Text:
● ● ●

One of the consequences of this self-coaching was that he developed a cross-handed batting style, a habit he kept until his early days as a professional. In fact, it was not until he was in spring training with the then-Jacksonville Braves that coach Ben Geraghty convinced him to switch hands in his grip. “He came in and was unorthodox as a hitter; he hit cross-handed,” minor league teammate Johnny Goryl said during a 2011 interview. “He went to Jacksonville to play for a Ben Geraghty who got him to hit more conventionally without the cross-handed grip. That’s when his power started surfacing, and the rest was all history.”4 But in high school, Aaron was a gifted athlete and starred in both football and baseball at Central High School for two years. On the diamond he played shortstop, third base, and some outfield on a team that won the Mobile Negro High School Championship during his freshman and sophomore years.
In 1949, the 15-year-old, 140-pound Aaron – inspired by the exploits of Jackie Robinson, whom he’d seen on several exhibition passes through Alabama –tried out with the Brooklyn Dodgers but did not earn a contract offer, likely due to his unorthodox batting grip. Now a high school junior, he transferred to the private Josephine Allen Institute for his final two years of education. The Allen Institute had been founded by Clarence and Josephine Allen in 1895. The Allens were unusually accomplished, educated, and wealthy for Black Americans in that time and place, and their school provided critical education for many children who would have otherwise been denied due to race.

● ● ●

Data listing:
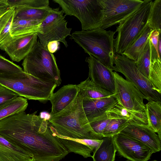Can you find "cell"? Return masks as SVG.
Listing matches in <instances>:
<instances>
[{
  "label": "cell",
  "mask_w": 161,
  "mask_h": 161,
  "mask_svg": "<svg viewBox=\"0 0 161 161\" xmlns=\"http://www.w3.org/2000/svg\"><path fill=\"white\" fill-rule=\"evenodd\" d=\"M37 111L15 114L0 120V136L33 156L35 161H59L69 153L48 120Z\"/></svg>",
  "instance_id": "1"
},
{
  "label": "cell",
  "mask_w": 161,
  "mask_h": 161,
  "mask_svg": "<svg viewBox=\"0 0 161 161\" xmlns=\"http://www.w3.org/2000/svg\"><path fill=\"white\" fill-rule=\"evenodd\" d=\"M83 98L78 93L64 109L48 120L58 134L75 139L102 140L93 131L85 114Z\"/></svg>",
  "instance_id": "2"
},
{
  "label": "cell",
  "mask_w": 161,
  "mask_h": 161,
  "mask_svg": "<svg viewBox=\"0 0 161 161\" xmlns=\"http://www.w3.org/2000/svg\"><path fill=\"white\" fill-rule=\"evenodd\" d=\"M115 31L97 29L86 31L73 32L70 38L73 39L85 53L99 60L111 69L114 66L115 54L114 36Z\"/></svg>",
  "instance_id": "3"
},
{
  "label": "cell",
  "mask_w": 161,
  "mask_h": 161,
  "mask_svg": "<svg viewBox=\"0 0 161 161\" xmlns=\"http://www.w3.org/2000/svg\"><path fill=\"white\" fill-rule=\"evenodd\" d=\"M0 85L26 99L41 102L49 100L56 87L55 83L41 80L24 71L0 74Z\"/></svg>",
  "instance_id": "4"
},
{
  "label": "cell",
  "mask_w": 161,
  "mask_h": 161,
  "mask_svg": "<svg viewBox=\"0 0 161 161\" xmlns=\"http://www.w3.org/2000/svg\"><path fill=\"white\" fill-rule=\"evenodd\" d=\"M23 71L46 82L55 83L57 86L62 80L56 58L38 41L23 60Z\"/></svg>",
  "instance_id": "5"
},
{
  "label": "cell",
  "mask_w": 161,
  "mask_h": 161,
  "mask_svg": "<svg viewBox=\"0 0 161 161\" xmlns=\"http://www.w3.org/2000/svg\"><path fill=\"white\" fill-rule=\"evenodd\" d=\"M152 0H144L133 13L116 27L114 40L115 53L121 54L141 32L147 24Z\"/></svg>",
  "instance_id": "6"
},
{
  "label": "cell",
  "mask_w": 161,
  "mask_h": 161,
  "mask_svg": "<svg viewBox=\"0 0 161 161\" xmlns=\"http://www.w3.org/2000/svg\"><path fill=\"white\" fill-rule=\"evenodd\" d=\"M65 15L74 16L80 21L82 31L99 28L102 19L98 0H53Z\"/></svg>",
  "instance_id": "7"
},
{
  "label": "cell",
  "mask_w": 161,
  "mask_h": 161,
  "mask_svg": "<svg viewBox=\"0 0 161 161\" xmlns=\"http://www.w3.org/2000/svg\"><path fill=\"white\" fill-rule=\"evenodd\" d=\"M114 64L111 68L123 74L126 80L134 85L148 102H161V94L153 90L148 79L139 71L135 62L123 54L115 53Z\"/></svg>",
  "instance_id": "8"
},
{
  "label": "cell",
  "mask_w": 161,
  "mask_h": 161,
  "mask_svg": "<svg viewBox=\"0 0 161 161\" xmlns=\"http://www.w3.org/2000/svg\"><path fill=\"white\" fill-rule=\"evenodd\" d=\"M59 8H53L49 14L42 22V33L37 34L39 41L45 48L50 42L57 41L62 43L67 47L66 38L70 36L72 29L67 27L65 15Z\"/></svg>",
  "instance_id": "9"
},
{
  "label": "cell",
  "mask_w": 161,
  "mask_h": 161,
  "mask_svg": "<svg viewBox=\"0 0 161 161\" xmlns=\"http://www.w3.org/2000/svg\"><path fill=\"white\" fill-rule=\"evenodd\" d=\"M103 15L98 29L105 30L119 24L143 3L141 0H98Z\"/></svg>",
  "instance_id": "10"
},
{
  "label": "cell",
  "mask_w": 161,
  "mask_h": 161,
  "mask_svg": "<svg viewBox=\"0 0 161 161\" xmlns=\"http://www.w3.org/2000/svg\"><path fill=\"white\" fill-rule=\"evenodd\" d=\"M115 94L117 103L122 106L139 112H145L143 100L146 97L132 83L114 72Z\"/></svg>",
  "instance_id": "11"
},
{
  "label": "cell",
  "mask_w": 161,
  "mask_h": 161,
  "mask_svg": "<svg viewBox=\"0 0 161 161\" xmlns=\"http://www.w3.org/2000/svg\"><path fill=\"white\" fill-rule=\"evenodd\" d=\"M11 7H14V19L35 20L42 22L53 8L49 0H8Z\"/></svg>",
  "instance_id": "12"
},
{
  "label": "cell",
  "mask_w": 161,
  "mask_h": 161,
  "mask_svg": "<svg viewBox=\"0 0 161 161\" xmlns=\"http://www.w3.org/2000/svg\"><path fill=\"white\" fill-rule=\"evenodd\" d=\"M117 151L130 161H148L153 152L139 141L119 133L113 136Z\"/></svg>",
  "instance_id": "13"
},
{
  "label": "cell",
  "mask_w": 161,
  "mask_h": 161,
  "mask_svg": "<svg viewBox=\"0 0 161 161\" xmlns=\"http://www.w3.org/2000/svg\"><path fill=\"white\" fill-rule=\"evenodd\" d=\"M89 68L88 77L97 86L114 94H115L114 72L93 56L86 58Z\"/></svg>",
  "instance_id": "14"
},
{
  "label": "cell",
  "mask_w": 161,
  "mask_h": 161,
  "mask_svg": "<svg viewBox=\"0 0 161 161\" xmlns=\"http://www.w3.org/2000/svg\"><path fill=\"white\" fill-rule=\"evenodd\" d=\"M37 33L13 37L3 50L12 61L19 62L30 52L37 42Z\"/></svg>",
  "instance_id": "15"
},
{
  "label": "cell",
  "mask_w": 161,
  "mask_h": 161,
  "mask_svg": "<svg viewBox=\"0 0 161 161\" xmlns=\"http://www.w3.org/2000/svg\"><path fill=\"white\" fill-rule=\"evenodd\" d=\"M120 133L141 142L149 147L153 153L161 150V140L147 125L131 124Z\"/></svg>",
  "instance_id": "16"
},
{
  "label": "cell",
  "mask_w": 161,
  "mask_h": 161,
  "mask_svg": "<svg viewBox=\"0 0 161 161\" xmlns=\"http://www.w3.org/2000/svg\"><path fill=\"white\" fill-rule=\"evenodd\" d=\"M117 103L114 95L102 98L85 99L82 106L86 117L90 123L93 119L105 113Z\"/></svg>",
  "instance_id": "17"
},
{
  "label": "cell",
  "mask_w": 161,
  "mask_h": 161,
  "mask_svg": "<svg viewBox=\"0 0 161 161\" xmlns=\"http://www.w3.org/2000/svg\"><path fill=\"white\" fill-rule=\"evenodd\" d=\"M78 92L77 85L69 84L64 86L53 93L49 100L52 104L50 118L69 105L75 97Z\"/></svg>",
  "instance_id": "18"
},
{
  "label": "cell",
  "mask_w": 161,
  "mask_h": 161,
  "mask_svg": "<svg viewBox=\"0 0 161 161\" xmlns=\"http://www.w3.org/2000/svg\"><path fill=\"white\" fill-rule=\"evenodd\" d=\"M153 31L147 22L141 32L122 54L136 62L141 57Z\"/></svg>",
  "instance_id": "19"
},
{
  "label": "cell",
  "mask_w": 161,
  "mask_h": 161,
  "mask_svg": "<svg viewBox=\"0 0 161 161\" xmlns=\"http://www.w3.org/2000/svg\"><path fill=\"white\" fill-rule=\"evenodd\" d=\"M52 127L55 135L69 153H74L85 158H92L91 153L92 152V150L91 148L94 143L93 140H79L67 138L58 134L52 126Z\"/></svg>",
  "instance_id": "20"
},
{
  "label": "cell",
  "mask_w": 161,
  "mask_h": 161,
  "mask_svg": "<svg viewBox=\"0 0 161 161\" xmlns=\"http://www.w3.org/2000/svg\"><path fill=\"white\" fill-rule=\"evenodd\" d=\"M0 161H35L30 154L0 136Z\"/></svg>",
  "instance_id": "21"
},
{
  "label": "cell",
  "mask_w": 161,
  "mask_h": 161,
  "mask_svg": "<svg viewBox=\"0 0 161 161\" xmlns=\"http://www.w3.org/2000/svg\"><path fill=\"white\" fill-rule=\"evenodd\" d=\"M110 119H129L137 124L148 125L145 112H139L126 108L117 103L106 112Z\"/></svg>",
  "instance_id": "22"
},
{
  "label": "cell",
  "mask_w": 161,
  "mask_h": 161,
  "mask_svg": "<svg viewBox=\"0 0 161 161\" xmlns=\"http://www.w3.org/2000/svg\"><path fill=\"white\" fill-rule=\"evenodd\" d=\"M41 22L35 20L14 19L10 29L12 37L33 33H42Z\"/></svg>",
  "instance_id": "23"
},
{
  "label": "cell",
  "mask_w": 161,
  "mask_h": 161,
  "mask_svg": "<svg viewBox=\"0 0 161 161\" xmlns=\"http://www.w3.org/2000/svg\"><path fill=\"white\" fill-rule=\"evenodd\" d=\"M77 85L78 92L83 99H98L114 95L97 86L89 77Z\"/></svg>",
  "instance_id": "24"
},
{
  "label": "cell",
  "mask_w": 161,
  "mask_h": 161,
  "mask_svg": "<svg viewBox=\"0 0 161 161\" xmlns=\"http://www.w3.org/2000/svg\"><path fill=\"white\" fill-rule=\"evenodd\" d=\"M145 106L147 125L158 134V136L161 140V102H148Z\"/></svg>",
  "instance_id": "25"
},
{
  "label": "cell",
  "mask_w": 161,
  "mask_h": 161,
  "mask_svg": "<svg viewBox=\"0 0 161 161\" xmlns=\"http://www.w3.org/2000/svg\"><path fill=\"white\" fill-rule=\"evenodd\" d=\"M116 152L113 137H103L99 146L93 152V161H114Z\"/></svg>",
  "instance_id": "26"
},
{
  "label": "cell",
  "mask_w": 161,
  "mask_h": 161,
  "mask_svg": "<svg viewBox=\"0 0 161 161\" xmlns=\"http://www.w3.org/2000/svg\"><path fill=\"white\" fill-rule=\"evenodd\" d=\"M28 105L27 99L18 96L0 105V120L15 114L25 111Z\"/></svg>",
  "instance_id": "27"
},
{
  "label": "cell",
  "mask_w": 161,
  "mask_h": 161,
  "mask_svg": "<svg viewBox=\"0 0 161 161\" xmlns=\"http://www.w3.org/2000/svg\"><path fill=\"white\" fill-rule=\"evenodd\" d=\"M14 15V8L11 7L0 18V49L1 50L13 38L10 34V29Z\"/></svg>",
  "instance_id": "28"
},
{
  "label": "cell",
  "mask_w": 161,
  "mask_h": 161,
  "mask_svg": "<svg viewBox=\"0 0 161 161\" xmlns=\"http://www.w3.org/2000/svg\"><path fill=\"white\" fill-rule=\"evenodd\" d=\"M148 79L153 90L161 94V60L150 61Z\"/></svg>",
  "instance_id": "29"
},
{
  "label": "cell",
  "mask_w": 161,
  "mask_h": 161,
  "mask_svg": "<svg viewBox=\"0 0 161 161\" xmlns=\"http://www.w3.org/2000/svg\"><path fill=\"white\" fill-rule=\"evenodd\" d=\"M147 22L153 31L161 33V0H153Z\"/></svg>",
  "instance_id": "30"
},
{
  "label": "cell",
  "mask_w": 161,
  "mask_h": 161,
  "mask_svg": "<svg viewBox=\"0 0 161 161\" xmlns=\"http://www.w3.org/2000/svg\"><path fill=\"white\" fill-rule=\"evenodd\" d=\"M135 123L132 121L123 119H111L104 129L103 137H113L120 133L129 125Z\"/></svg>",
  "instance_id": "31"
},
{
  "label": "cell",
  "mask_w": 161,
  "mask_h": 161,
  "mask_svg": "<svg viewBox=\"0 0 161 161\" xmlns=\"http://www.w3.org/2000/svg\"><path fill=\"white\" fill-rule=\"evenodd\" d=\"M151 60V42L149 39L143 52L136 64L139 71L148 79Z\"/></svg>",
  "instance_id": "32"
},
{
  "label": "cell",
  "mask_w": 161,
  "mask_h": 161,
  "mask_svg": "<svg viewBox=\"0 0 161 161\" xmlns=\"http://www.w3.org/2000/svg\"><path fill=\"white\" fill-rule=\"evenodd\" d=\"M111 119L105 113L93 119L89 124L93 132L98 136L103 138V131Z\"/></svg>",
  "instance_id": "33"
},
{
  "label": "cell",
  "mask_w": 161,
  "mask_h": 161,
  "mask_svg": "<svg viewBox=\"0 0 161 161\" xmlns=\"http://www.w3.org/2000/svg\"><path fill=\"white\" fill-rule=\"evenodd\" d=\"M23 71L20 66L0 55V74H12Z\"/></svg>",
  "instance_id": "34"
},
{
  "label": "cell",
  "mask_w": 161,
  "mask_h": 161,
  "mask_svg": "<svg viewBox=\"0 0 161 161\" xmlns=\"http://www.w3.org/2000/svg\"><path fill=\"white\" fill-rule=\"evenodd\" d=\"M18 96L19 95L15 92L0 85V105Z\"/></svg>",
  "instance_id": "35"
},
{
  "label": "cell",
  "mask_w": 161,
  "mask_h": 161,
  "mask_svg": "<svg viewBox=\"0 0 161 161\" xmlns=\"http://www.w3.org/2000/svg\"><path fill=\"white\" fill-rule=\"evenodd\" d=\"M161 33H160L158 31H153L151 32L149 37V40L159 56L158 50V45L159 36L161 35Z\"/></svg>",
  "instance_id": "36"
},
{
  "label": "cell",
  "mask_w": 161,
  "mask_h": 161,
  "mask_svg": "<svg viewBox=\"0 0 161 161\" xmlns=\"http://www.w3.org/2000/svg\"><path fill=\"white\" fill-rule=\"evenodd\" d=\"M11 8L7 0H0V18L7 12Z\"/></svg>",
  "instance_id": "37"
},
{
  "label": "cell",
  "mask_w": 161,
  "mask_h": 161,
  "mask_svg": "<svg viewBox=\"0 0 161 161\" xmlns=\"http://www.w3.org/2000/svg\"><path fill=\"white\" fill-rule=\"evenodd\" d=\"M59 42L57 41L50 42L47 44V49L49 52L53 54L59 49Z\"/></svg>",
  "instance_id": "38"
},
{
  "label": "cell",
  "mask_w": 161,
  "mask_h": 161,
  "mask_svg": "<svg viewBox=\"0 0 161 161\" xmlns=\"http://www.w3.org/2000/svg\"><path fill=\"white\" fill-rule=\"evenodd\" d=\"M158 50L159 55L161 57V35L159 36L158 45Z\"/></svg>",
  "instance_id": "39"
},
{
  "label": "cell",
  "mask_w": 161,
  "mask_h": 161,
  "mask_svg": "<svg viewBox=\"0 0 161 161\" xmlns=\"http://www.w3.org/2000/svg\"><path fill=\"white\" fill-rule=\"evenodd\" d=\"M152 161H157L156 160H153Z\"/></svg>",
  "instance_id": "40"
},
{
  "label": "cell",
  "mask_w": 161,
  "mask_h": 161,
  "mask_svg": "<svg viewBox=\"0 0 161 161\" xmlns=\"http://www.w3.org/2000/svg\"><path fill=\"white\" fill-rule=\"evenodd\" d=\"M129 161V160H126V161Z\"/></svg>",
  "instance_id": "41"
}]
</instances>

● ● ●

Stated problem 1:
In the text on Aaron's early baseball years, which coach persuaded him to switch hands in his batting grip?
Stated problem 2:
List every position that the text on Aaron's early baseball years says he played on his Central High School team.

Task answer 1:
Ben Geraghty

Task answer 2:
Shortstop, third base, outfield